The Jews, too, of course. The secretary whispered that it would be hard to find
blankets for all of them. I told him to try, I wanted to see at least half the
Jews with blankets.

"What about
the other half?" asked the secretary.

"If
they have any fellow feeling, each Jew will share his blanket with another, and
if not, that's their business, I've done all I can," I said.

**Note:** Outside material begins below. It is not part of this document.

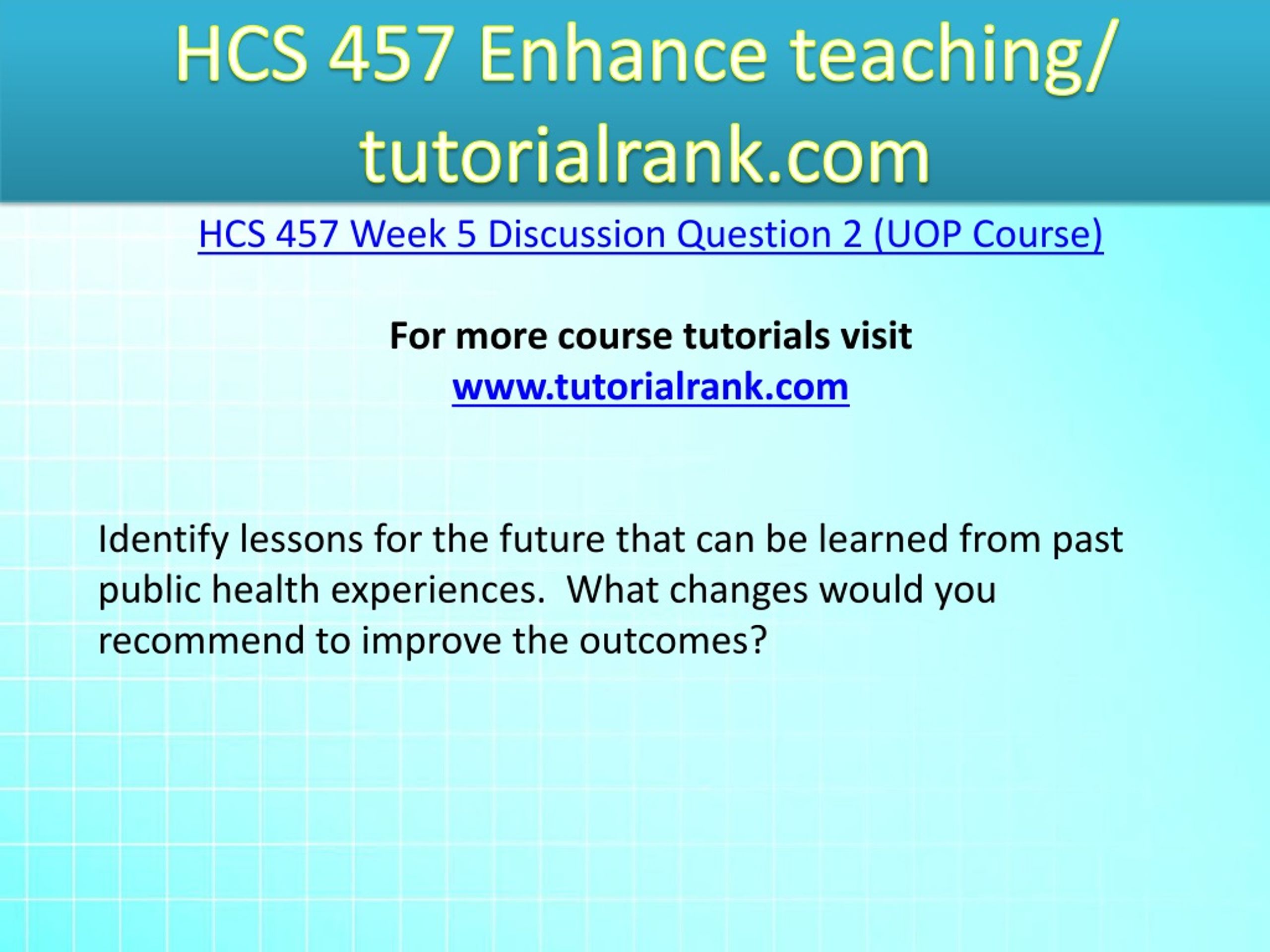 HCS 457 Enhance teaching/ tutorialrank.com

HCS 457 Week 5 Discussion Question 2 (UOP Course)

For more course tutorials visit
www.tutorialrank.com

Identify lessons for the future that can be learned from past public health experiences.  What changes would you recommend to improve the outcomes?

On my way back to my office I noticed that the streets were
cleaner than they'd ever been. The rest of the day passed as usual, until that
night I received a call from
Warsaw
,
the Office of Jewish Affairs, an organization of whose existence I had
previously been unaware. A distinctly adolescent voice asked me whether it was
true that I had five hundred Greek Jews. I said yes and added that I didn't
know what to do with them, because no one had advised me of their arrival.

"It seems
there's been a mistake," said the voice.

"So it
seems," I said, and I was silent.

The silence lasted
for quite a while.

"That train should have unloaded in
Auschwitz
,"
said the adolescent's voice, "or at least I think so, I'm not quite sure.
Hold, please."

For ten minutes I stood with the phone to my ear. While I was
waiting, one of my secretaries appeared with some papers for me to sign and
another came in with a memorandum on low milk production in the region and yet
another came to say he had something to tell me, but I shushed him, so he wrote
what he had to say on a piece of paper: potatoes stolen in Leipzig by their own
growers. Which surprised me greatly because those potatoes had been grown on
German farms by people who had just settled in the region and were on their
best behavior.

"How?"
I wrote on the same paper. I don't know, wrote the secretary under my query,
possibly by forging shipping documents.